▶ Отрывок из текста
Ефим Егорович родился в 1909 году в деревне Полухино Саратовской области, в семье крестьянина. Не собирался покидать родную деревню Ефим и после окончания школы, но так как он был парнем смышленым, местный учитель предложил ему поступить в ветеринарный техникум, а после этого принимать окончательное решение.
Голод — не тетка…
Все планы спутал голод. В 1932—1933 годах на Саратовскую область обрушилось настоящее бедствие, по некоторым данным смертность в ряде районов по сравнению с концом 20-х годов увеличилась в 3−4 раза. Так что 24-летний ветеринар задумался, а стоит ли ему возвращаться в родную деревню? Решил, что работы ему и в городе хватит.
Райцентр — село Аркадак — располагался в живописном месте — совсем рядом река Большой Аркадак впадает в реку Хопер. Но здесь Ефим задерживаться не стал, а отправился на станцию Ртищево, по тем временам она считалась крупным железнодорожным узлом. Там же, на станции Букоткин и работу нашел: устроился фельдшером пункта промывки вагонов Ртищевского железнодорожного узла. Специальность была не пыльная и очень нравилась Ефиму.
Спустя несколько лет, когда началась Великая Отечественная война, Букоткина после призыва в армию хотели направить в один из фронтовых госпиталей, но рассудительный Ефим уговорил военкома отправить его в обычное подразделение, мол, его опыт медика, сгодится и в действующей части. Так он попал в артиллерию. С февраля 1942 года Букоткин в составе Брянского фронта войска участвовал в жестокой «мясорубке» под городом Ливны.

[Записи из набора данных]
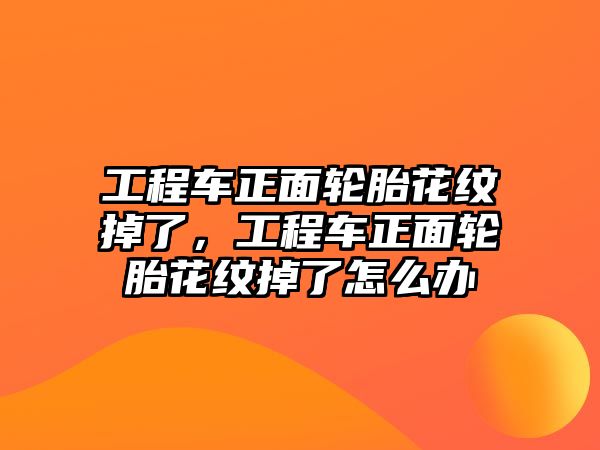 工程车正面轮胎花纹掉了，工程车正面轮胎花纹掉了怎么办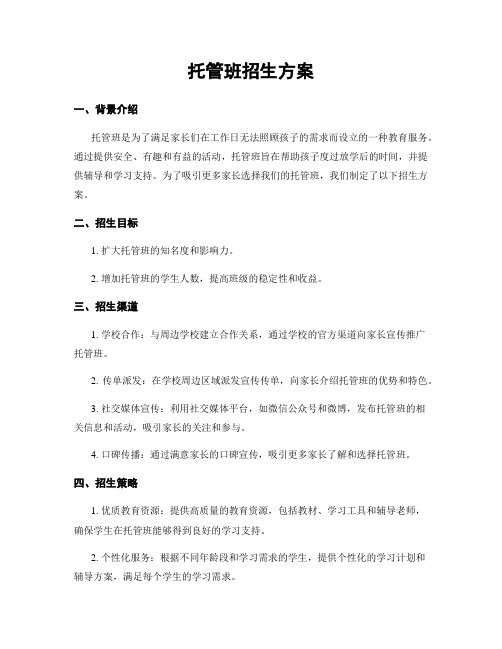 托管班招生方案

一、背景介绍

托管班是为了满足家长们在工作日无法照顾孩子的需求而设立的一种教育服务。通过提供安全、有趣和有益的活动，托管班旨在帮助孩子度过放学后的时间，并提供辅导和学习支持。为了吸引更多家长选择我们的托管班，我们制定了以下招生方案。

二、招生目标

1. 扩大托管班的知名度和影响力。

2. 增加托管班的学生人数，提高班级的稳定性和收益。

三、招生渠道

1. 学校合作：与周边学校建立合作关系，通过学校的官方渠道向家长宣传推广托管班。

2. 传单派发：在学校周边区域派发宣传传单，向家长介绍托管班的优势和特色。

3. 社交媒体宣传：利用社交媒体平台，如微信公众号和微博，发布托管班的相关信息和活动，吸引家长的关注和参与。

4. 口碑传播：通过满意家长的口碑宣传，吸引更多家长了解和选择托管班。

四、招生策略

1. 优质教育资源：提供高质量的教育资源，包括教材、学习工具和辅导老师，确保学生在托管班能够得到良好的学习支持。

2. 个性化服务：根据不同年龄段和学习需求的学生，提供个性化的学习计划和辅导方案，满足每个学生的学习需求。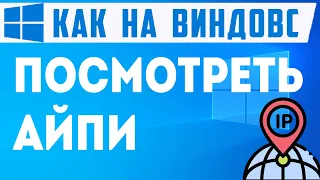 КАК НА ВИНДОВС

ПОСМОТРЕТЬ АЙПИ

IP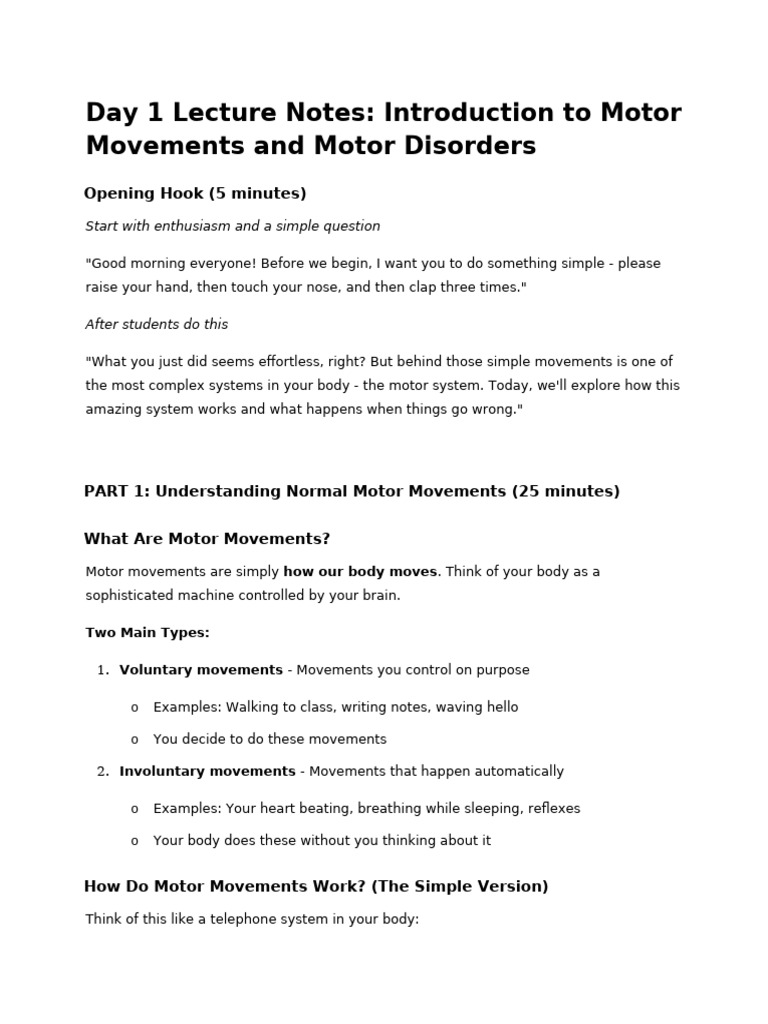 Day 1 Lecture Notes: Introduction to Motor Movements and Motor Disorders

Opening Hook (5 minutes)

Start with enthusiasm and a simple question

"Good morning everyone! Before we begin, I want you to do something simple - please raise your hand, then touch your nose, and then clap three times."

After students do this

"What you just did seems effortless, right? But behind those simple movements is one of the most complex systems in your body - the motor system. Today, we'll explore how this amazing system works and what happens when things go wrong."

PART 1: Understanding Normal Motor Movements (25 minutes)

What Are Motor Movements?

Motor movements are simply how our body moves. Think of your body as a sophisticated machine controlled by your brain.

Two Main Types:

1. Voluntary movements - Movements you control on purpose
   o Examples: Walking to class, writing notes, waving hello
   o You decide to do these movements
2. Involuntary movements - Movements that happen automatically
   o Examples: Your heart beating, breathing while sleeping, reflexes
   o Your body does these without you thinking about it

How Do Motor Movements Work? (The Simple Version)

Think of this like a telephone system in your body: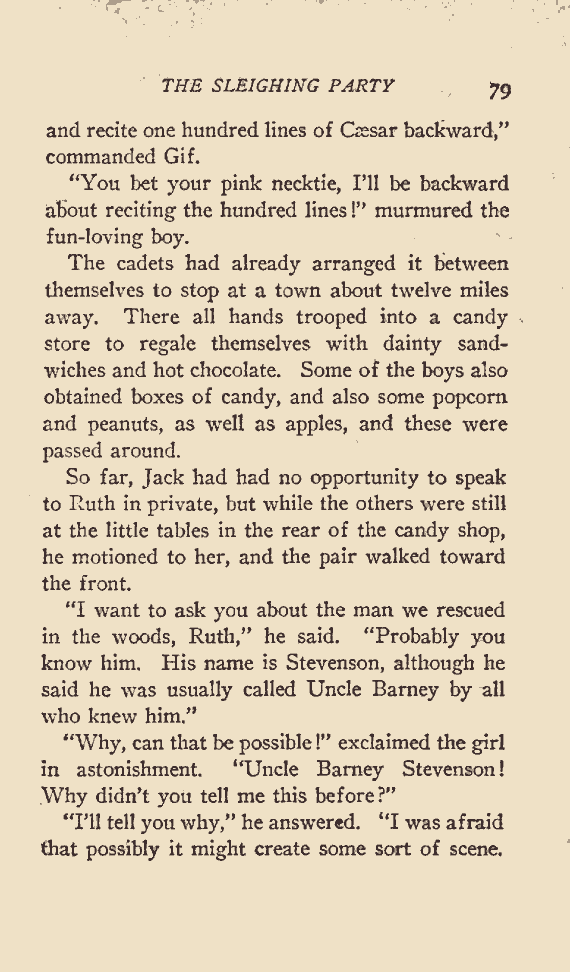 THE SLEIGHING PARTY 79

and recite one hundred lines of Cæsar backward," commanded Gif.

"You bet your pink necktie, I'll be backward about reciting the hundred lines!" murmured the fun-loving boy.

The cadets had already arranged it between themselves to stop at a town about twelve miles away. There all hands trooped into a candy store to regale themselves with dainty sandwiches and hot chocolate. Some of the boys also obtained boxes of candy, and also some popcorn and peanuts, as well as apples, and these were passed around.

So far, Jack had had no opportunity to speak to Ruth in private, but while the others were still at the little tables in the rear of the candy shop, he motioned to her, and the pair walked toward the front.

"I want to ask you about the man we rescued in the woods, Ruth," he said. "Probably you know him. His name is Stevenson, although he said he was usually called Uncle Barney by all who knew him."

"Why, can that be possible!" exclaimed the girl in astonishment. "Uncle Barney Stevenson! Why didn't you tell me this before?"

"I'll tell you why," he answered. "I was afraid that possibly it might create some sort of scene.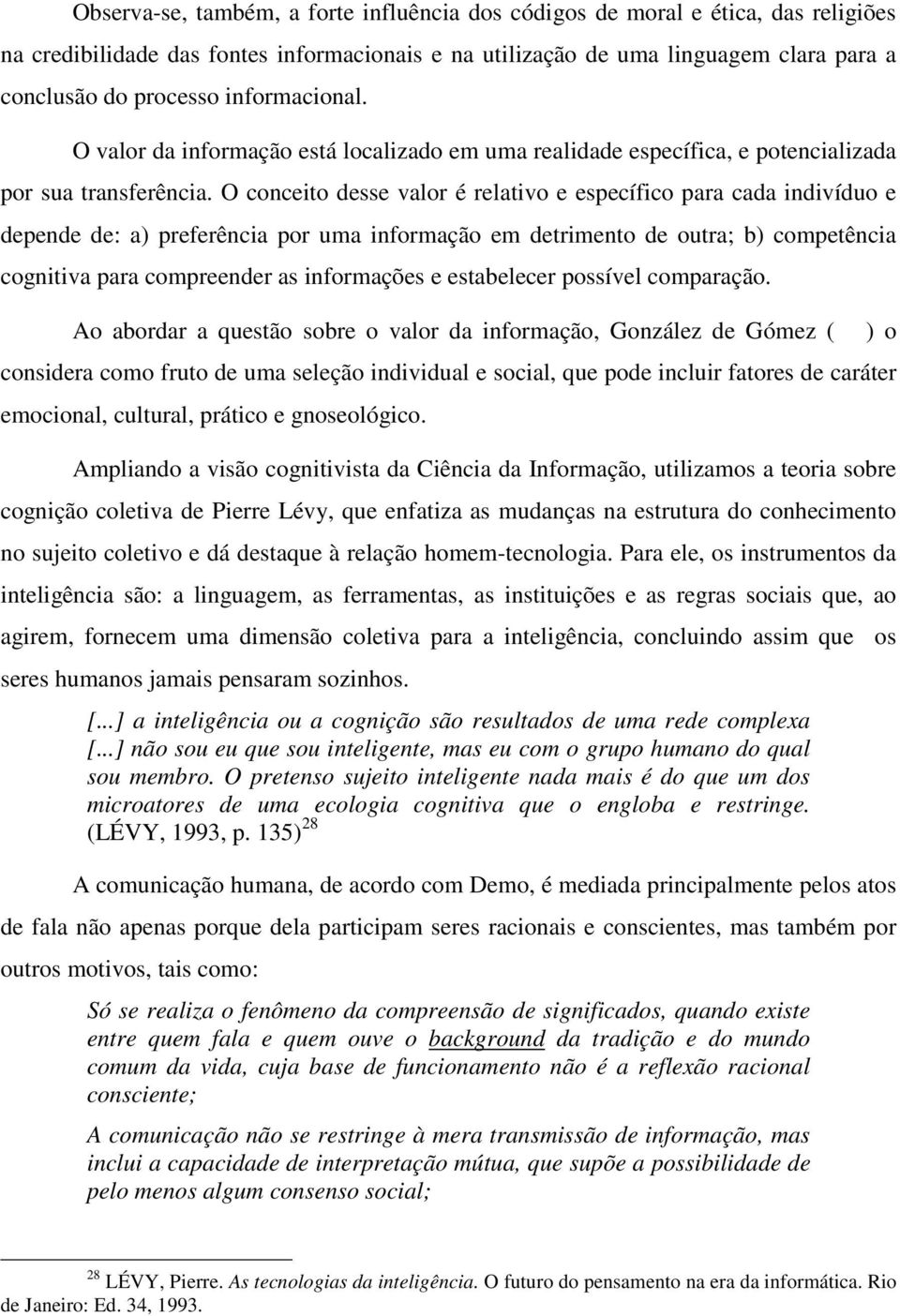 Observa-se, também, a forte influência dos códigos de moral e ética, das religiões na credibilidade das fontes informacionais e na utilização de uma linguagem clara para a conclusão do processo informacional.

O valor da informação está localizado em uma realidade específica, e potencializada por sua transferência. O conceito desse valor é relativo e específico para cada indivíduo e depende de: a) preferência por uma informação em detrimento de outra; b) competência cognitiva para compreender as informações e estabelecer possível comparação.

Ao abordar a questão sobre o valor da informação, González de Gómez ( ) o considera como fruto de uma seleção individual e social, que pode incluir fatores de caráter emocional, cultural, prático e gnoseológico.

Ampliando a visão cognitivista da Ciência da Informação, utilizamos a teoria sobre cognição coletiva de Pierre Lévy, que enfatiza as mudanças na estrutura do conhecimento no sujeito coletivo e dá destaque à relação homem-tecnologia. Para ele, os instrumentos da inteligência são: a linguagem, as ferramentas, as instituições e as regras sociais que, ao agirem, fornecem uma dimensão coletiva para a inteligência, concluindo assim que os seres humanos jamais pensaram sozinhos.

[...] a inteligência ou a cognição são resultados de uma rede complexa [...] não sou eu que sou inteligente, mas eu com o grupo humano do qual sou membro. O pretenso sujeito inteligente nada mais é do que um dos microatores de uma ecologia cognitiva que o engloba e restringe. (LÉVY, 1993, p. 135) $^{28}$

A comunicação humana, de acordo com Demo, é mediada principalmente pelos atos de fala não apenas porque dela participam seres racionais e conscientes, mas também por outros motivos, tais como:

Só se realiza o fenômeno da compreensão de significados, quando existe entre quem fala e quem ouve o background da tradição e do mundo comum da vida, cuja base de funcionamento não é a reflexão racional consciente;

A comunicação não se restringe à mera transmissão de informação, mas inclui a capacidade de interpretação mútua, que supõe a possibilidade de pelo menos algum consenso social;

$^{28}$ LÉVY, Pierre. As tecnologias da inteligência. O futuro do pensamento na era da informática. Rio de Janeiro: Ed. 34, 1993.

▶ Что нужно сделать
Скопируйте из отрывка о Ефиме Букоткине фрагмент от слов «Ефим Егорович родился» до слов «в городе хватит.» без каких-либо изменений. Записи — самостоятельный материал, не связанный с отрывком о Ефиме Букоткине.

▶ Ответ на задание
Ефим Егорович родился в 1909 году в деревне Полухино Саратовской области, в семье крестьянина. Не собирался покидать родную деревню Ефим и после окончания школы, но так как он был парнем смышленым, местный учитель предложил ему поступить в ветеринарный техникум, а после этого принимать окончательное решение.
Голод — не тетка…
Все планы спутал голод. В 1932—1933 годах на Саратовскую область обрушилось настоящее бедствие, по некоторым данным смертность в ряде районов по сравнению с концом 20-х годов увеличилась в 3−4 раза. Так что 24-летний ветеринар задумался, а стоит ли ему возвращаться в родную деревню? Решил, что работы ему и в городе хватит.